How would you describe the pre-service atmosphere?
Chatty and friendly. Although no one came over to say hello at first, I had some friendly nods and smiles from various people.

What were the exact opening words of the service?
"Welcome to morning worship."

What books did the congregation use during the service?
The denominational hymn book and a Thornbury Praise booklet

What musical instruments were played?
A good organ by George Jonson Organ Works in Bristol. They were a prolific organ company and built many organs in the area, including the organ in the Swedenborgian Chapel in Bristol in 1899.

Did anything distract you?
Lots! First off, the PA system was picking up another service elsewhere, maybe in Thornbury. Every now and again you would hear hymns being sung and then two ladies gossiping, presumably in the vestry. It must have been on the same frequency or something. Another thing which amused me was that the chap reading the lessons looked and sounded like the actor Anthony Hopkins.

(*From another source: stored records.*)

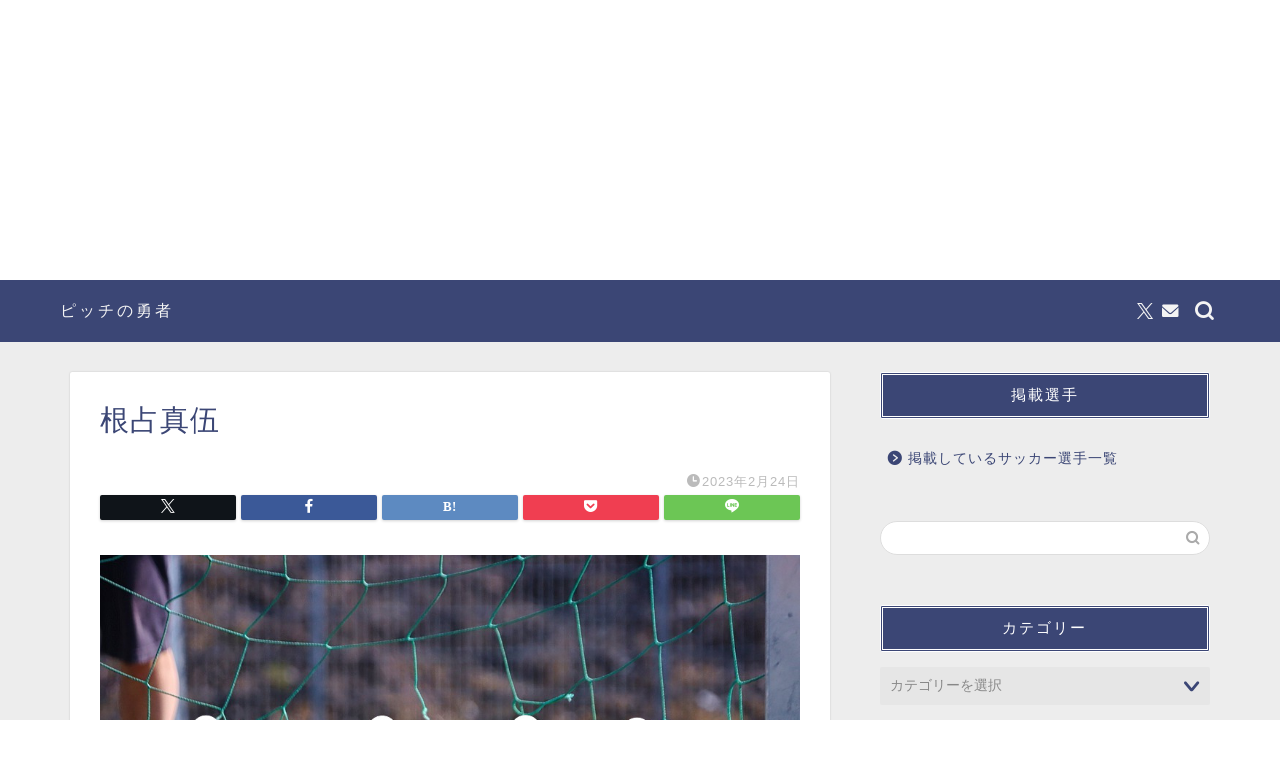

--- FILE ---
content_type: text/html; charset=utf-8
request_url: https://www.google.com/recaptcha/api2/aframe
body_size: 264
content:
<!DOCTYPE HTML><html><head><meta http-equiv="content-type" content="text/html; charset=UTF-8"></head><body><script nonce="4g-hxn9AansRcMpZ99uwRw">/** Anti-fraud and anti-abuse applications only. See google.com/recaptcha */ try{var clients={'sodar':'https://pagead2.googlesyndication.com/pagead/sodar?'};window.addEventListener("message",function(a){try{if(a.source===window.parent){var b=JSON.parse(a.data);var c=clients[b['id']];if(c){var d=document.createElement('img');d.src=c+b['params']+'&rc='+(localStorage.getItem("rc::a")?sessionStorage.getItem("rc::b"):"");window.document.body.appendChild(d);sessionStorage.setItem("rc::e",parseInt(sessionStorage.getItem("rc::e")||0)+1);localStorage.setItem("rc::h",'1768909449643');}}}catch(b){}});window.parent.postMessage("_grecaptcha_ready", "*");}catch(b){}</script></body></html>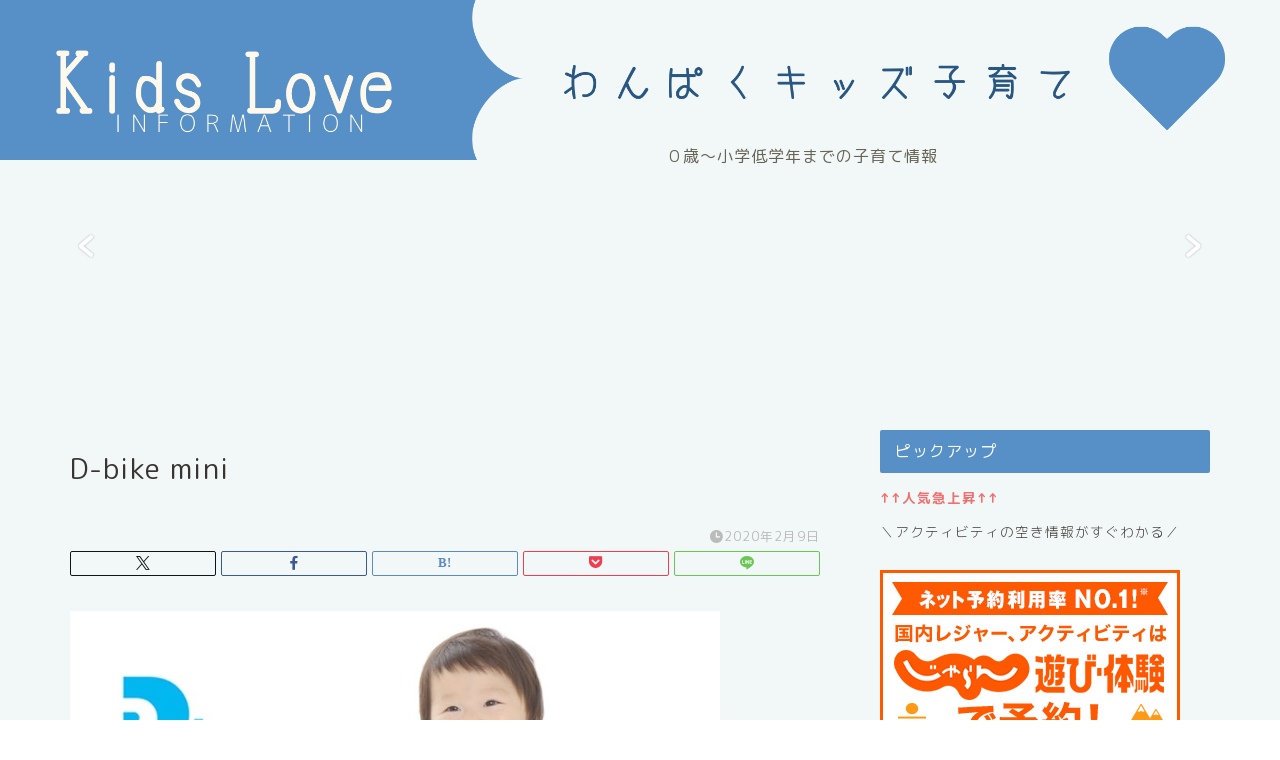

--- FILE ---
content_type: text/html; charset=utf-8
request_url: https://www.google.com/recaptcha/api2/aframe
body_size: 269
content:
<!DOCTYPE HTML><html><head><meta http-equiv="content-type" content="text/html; charset=UTF-8"></head><body><script nonce="PPM5Ix-jKJPy8KNwmS4fvA">/** Anti-fraud and anti-abuse applications only. See google.com/recaptcha */ try{var clients={'sodar':'https://pagead2.googlesyndication.com/pagead/sodar?'};window.addEventListener("message",function(a){try{if(a.source===window.parent){var b=JSON.parse(a.data);var c=clients[b['id']];if(c){var d=document.createElement('img');d.src=c+b['params']+'&rc='+(localStorage.getItem("rc::a")?sessionStorage.getItem("rc::b"):"");window.document.body.appendChild(d);sessionStorage.setItem("rc::e",parseInt(sessionStorage.getItem("rc::e")||0)+1);localStorage.setItem("rc::h",'1769047276229');}}}catch(b){}});window.parent.postMessage("_grecaptcha_ready", "*");}catch(b){}</script></body></html>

Was the worship stiff-upper-lip, happy clappy, or what?
Hymn sandwich style of worship. The lady minister was dressed in a cassock with a celtic cross and I assumed she was Anglican. However, she turned out to be a Baptist minister from Stroud. The old lady sat in front of me, complete with hat, was swaying and raising her arms to the traditional hymns.

Exactly how long was the sermon?
45 minutes.

On a scale of 1-10, how good was the preacher?
7 – The minister had an interesting accent that I couldn't quite place.

In a nutshell, what was the sermon about?
The sermon was about how the church needs to adapt to the modern age and to radically reform. Alison said that the church had adopted a siege mentality, where people were primarily concerned with "keeping the doors open" for their own lifetime, but not beyond. I felt sad, because most of the people at this church were clearly in their 70s and 80s, and what the future holds for this church is unsure. I felt that what Alison said was wholly right, but what to do here? Thornbury has a whole mix of churches that are very well attended. This church has a long history and it seems to me right that it should continue and somehow prosper.

Which part of the service was like being in heaven?
The quietness of the service (other than the PA feedback). This was a simple service in a cheerful building, yet with a sense of history and place. Also after the service I found that the church was very friendly.

And which part was like being in... er... the other place?
The PA system picking up the service elsewhere and hearing whispered conversations on it! Also some sadness that a friendly community like this one should be at a low ebb.

What happened when you hung around after the service looking lost?
The old lady in front of me, who had been raising her hands, turned round and asked me if I had been born again. She also told me: "It's not the numbers, you know, that matter. I was raised in a Presbytyrian church." And then she left it at that. I was quite taken aback, but I guess what she said about the numbers is right. There is a church not so far away that has large congregations, but are so busy fiddling with their sound systems and instruments that they ignore visitors – or at least they did so when I visited. This congregation is small and almost everyone came over and said "hello" and "nice to see you".

How would you describe the after-service coffee?
Unfortunately, there wasn't any.

How would you feel about making this church your regular (where 10 = ecstatic, 0 = terminal)?
9 – In spite of the small size of the congregation, the people were friendly and the service had a quiet dignity. I felt very welcome here.

Did the service make you feel glad to be a Christian?
Yes. Being made to feel welcome is very important in my book. Too many churches – especially evangelical ones – fall into the trap of hiding behind microphones, instruments or technology. These are important, but making people feel welcome is far more important. This church has proved good at making people feel welcome.

What one thing will you remember about all this in seven days' time?
The lady swaying to traditional hymns.